ACWA launched a campaign few months ago called “Rethinking California water” with the objective of getting people to look differently at water issues. As part of that effort, Mr. Quinn and staff wrote a commentary for the San Francisco Chronicle that asked people to think differently about the technology of water. “Now I am not going to argue technology the only thing that counts, but boy does it count, and I’m going to make that case as to why we need to think differently about technology, infrastructure and the fundamentally important role that is has in accomplishing the coequal goals.”
As an example, Mr. Quinn discussed the city of Sacramento’s new water intake that came online in 2005. “It’s a magnificent piece of infrastructure, about 100 to 150 feet wide, rising 100 feet out of the water. It cost $33 million to construct and its capacity is 160 million gallons per day.” Upstream of the new intake is the old intake, much smaller in size, probably cost ten cents on the dollar for the new facility, he noted. The surprising thing is that both intakes have the exactly the same capacity: 160 million gallons per day. “From a water supply perspective, those two pieces of infrastructure are identical. They provide the same service, one doesn’t do more than the other; the same capacity in both of them. The difference is the coequal goals,” he said. The new intake was designed for fishery as well as water supply needs, accounting for the vast majority of capital expenditures. “It had to be big because the screen had to be big to keep the flow velocities down to keep the fish away from the screens so that you can operate your system in a way that is consistent the integrity of the ecology that you are a part of.” Mr. Quinn pointed out that the new intake facility didn’t cost the city of Sacramento a drop of water. “It was an infrastructure and a technological problem, not a water flow problem or water supply problem.”
He added: “Another thing I have learned in this process is that coequal goals are really expensive. They are a lot more expensive than that old single goal of cheap water.”
The 1994 Bay-Delta Accord had four categories of agreement, the third category being habitat restoration, Mr.
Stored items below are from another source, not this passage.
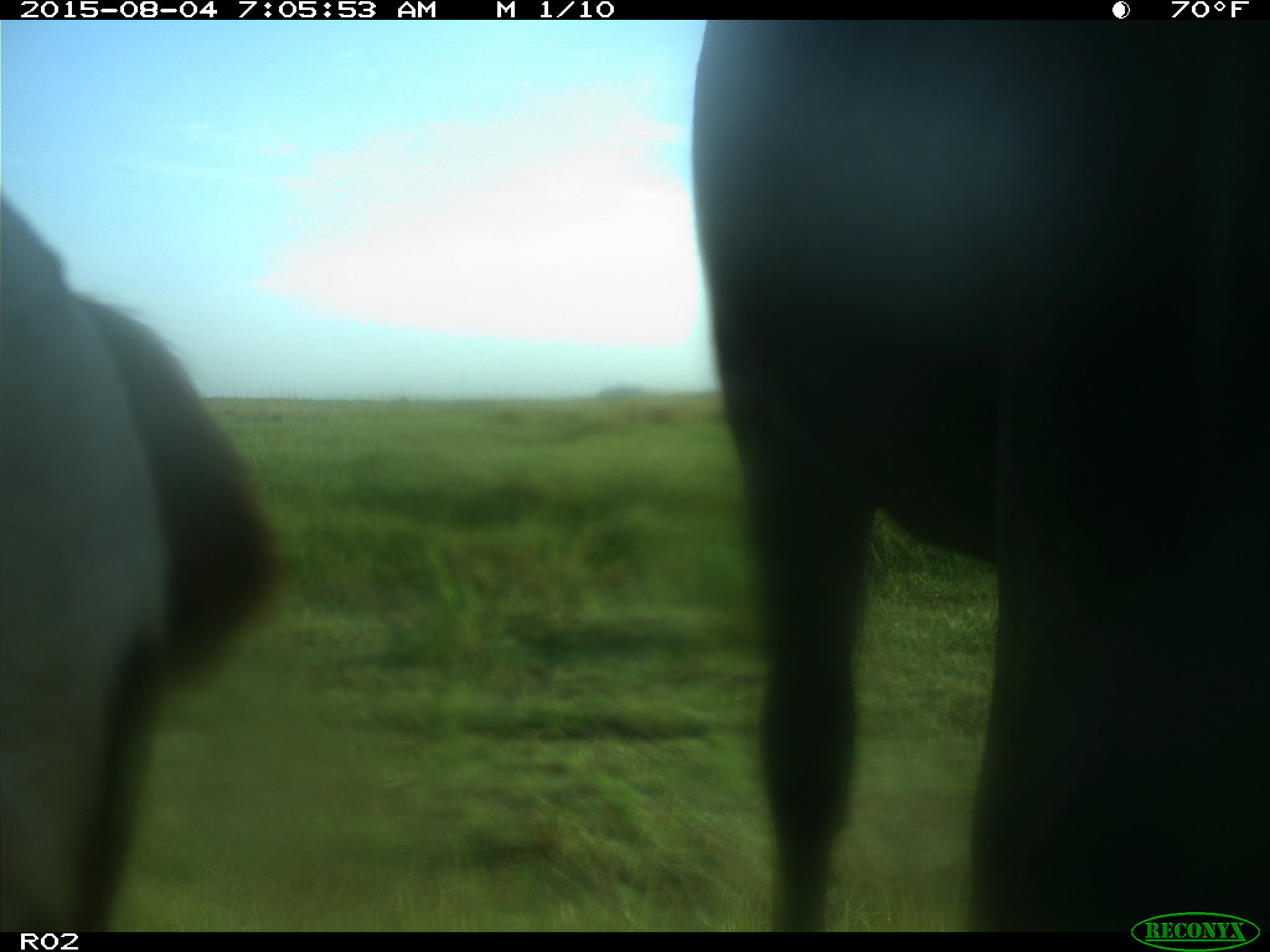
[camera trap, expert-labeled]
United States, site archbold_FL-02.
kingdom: Animalia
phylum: Chordata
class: Mammalia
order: Artiodactyla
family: Bovidae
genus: Bos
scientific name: Bos taurus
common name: domestic cow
Bos taurus (domestic cow).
Quinn explained; a first in the history of California water management. “Interestingly enough, it was something that we water supply entities fought for. The environmentalists were very indifferent to it, they wanted to continue arguing about flows, but the water community felt very strongly that there had to be a habitat element to the Bay Delta Accord,” he recalled. So Bruce Babbitt went to Woody Wodraska [Metropolitan Water District General Manager 1993-98] and said how do we make habitat happen if we don’t have money? So Woody put up $30 million of Metropolitan money with no strings attached to make the Bay Delta Accord. “I was the lucky guy that got to decide how that money got spent,” he said.
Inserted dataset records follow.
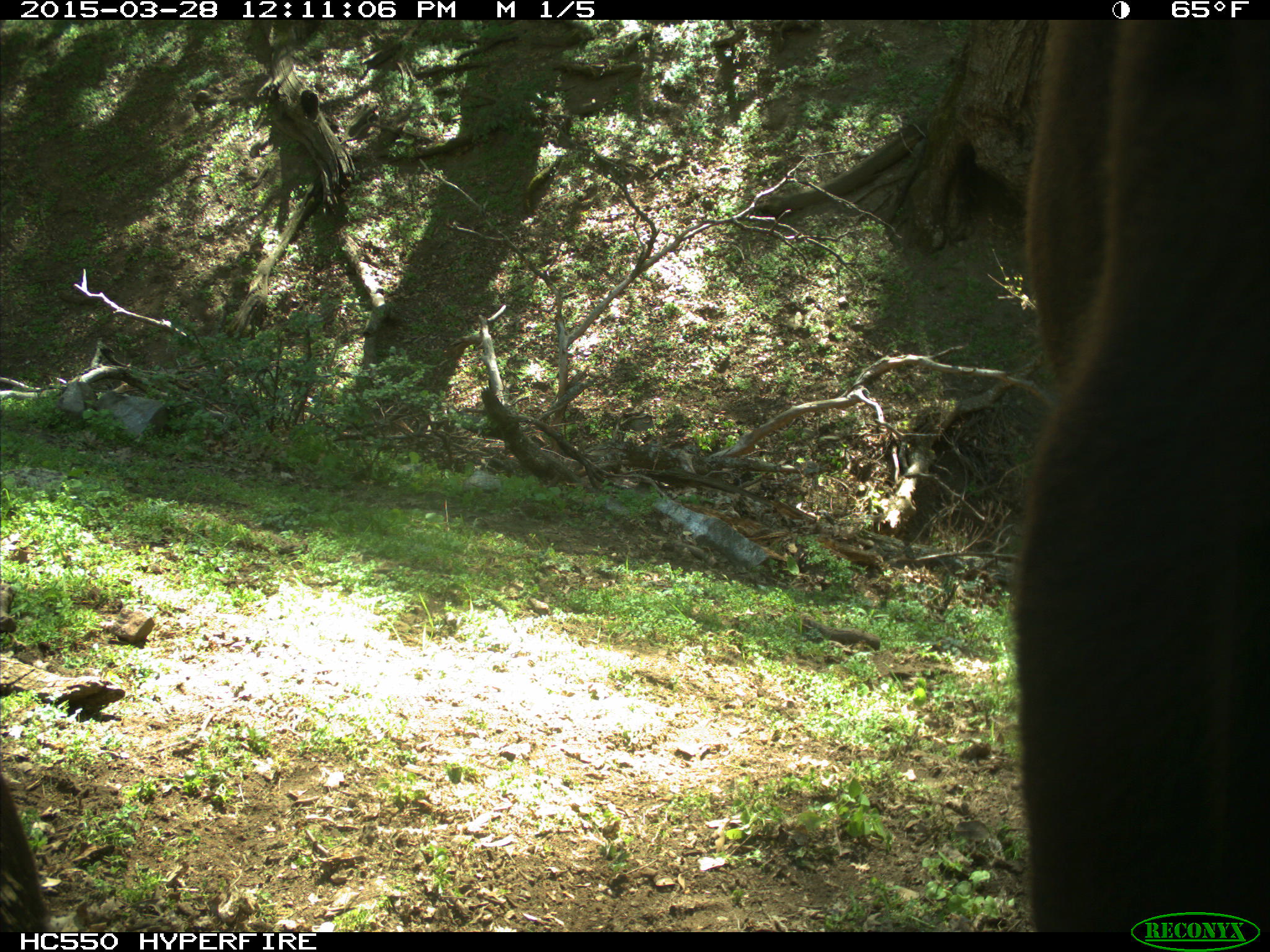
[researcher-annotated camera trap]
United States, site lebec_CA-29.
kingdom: Animalia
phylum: Chordata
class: Mammalia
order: Artiodactyla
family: Bovidae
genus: Bos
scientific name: Bos taurus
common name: domestic cow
Bos taurus (domestic cow).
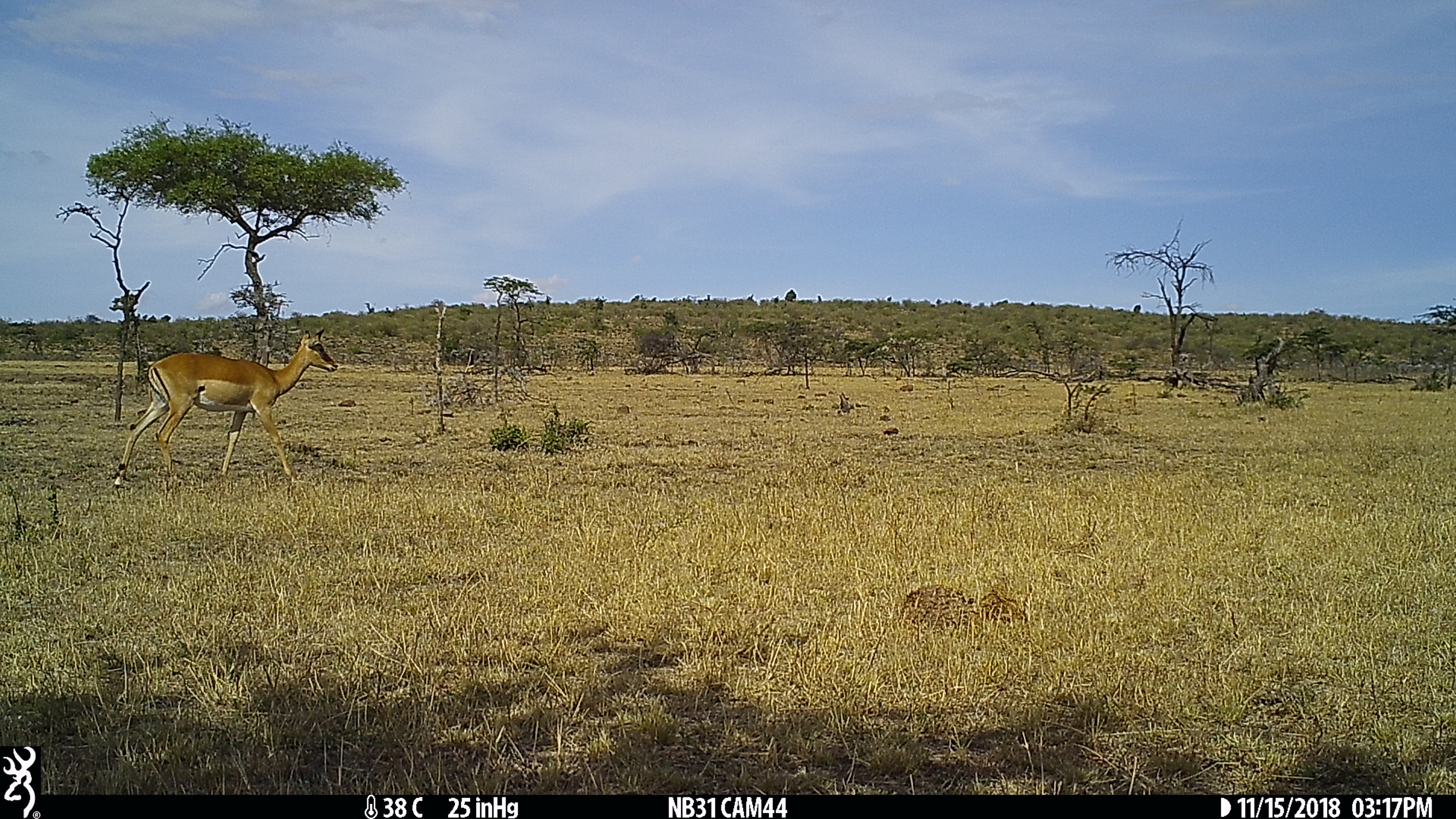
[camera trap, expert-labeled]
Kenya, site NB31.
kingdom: Animalia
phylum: Chordata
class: Mammalia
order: Artiodactyla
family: Bovidae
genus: Aepyceros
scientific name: Aepyceros melampus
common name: impala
Impala (Aepyceros melampus).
One of those places where the money was spent was Butte Creek, near Chico, said Mr. Quinn, noting that it is a special place he takes his grandchildren every few years to watch the spring run salmon spawning. Butte Creek is 25 miles long from the Sacramento River to the foothills, and over those 25 miles there were 12 dams, multiple outtakes to irrigate rice, and none of them were screened. “It was a killing field for spring run salmon,” he said, noting that by the early 90s, only 170 or so adult females were getting up to spawn, compared to the thousands that had spawned there before. “Another thing really unique about Butte Creek is that the water managers up there are genuinely invested in coequal goals. I can’t say that about all water managers, but it’s a growing phenomenon and it was certainly true up there,” he said. Western Canal Water District’s then-General Manager Gary Brown “had the vision to drive the process and what happened was a complete rethinking of that system from one end to the other.”
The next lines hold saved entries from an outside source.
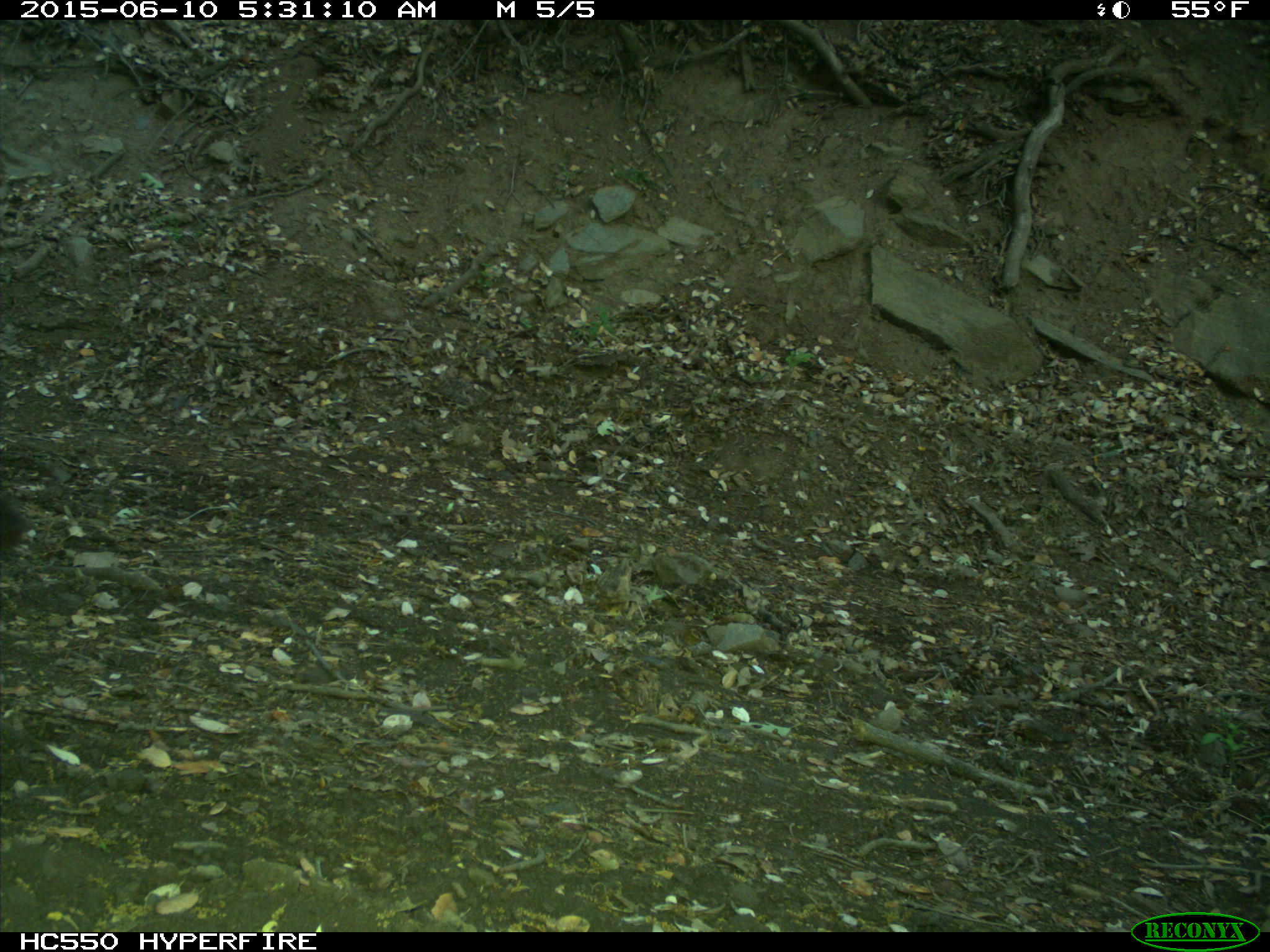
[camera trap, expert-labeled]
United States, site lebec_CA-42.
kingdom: Animalia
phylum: Chordata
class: Mammalia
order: Carnivora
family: Felidae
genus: Puma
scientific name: Puma concolor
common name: mountain lion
Puma concolor (mountain lion).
It was an unprecedented partnership that made it happen, Mr. Quinn said, noting there was urban money and both the state and federal governments both were engaged. “Four dams were removed completely … the other eight were replaced so they actually had state of the art fish ladders that the fish could actually climb up. The diversions were all screened where none of them had been screened previously. We now have 25 miles of stream with unimpeded flows and suitable habitat, and the spring run Chinook salmon population was I think fair to say restored.”
Mr. Quinn continued: “It didn’t cost the farmers a drop of water, because the flows coming out of the system weren’t the problem; the problem was the infrastructure designed 50 years before that wasn’t designed for the coequal goals,” he said, adding “when we started thinking coequal goals, we started getting coequal results.”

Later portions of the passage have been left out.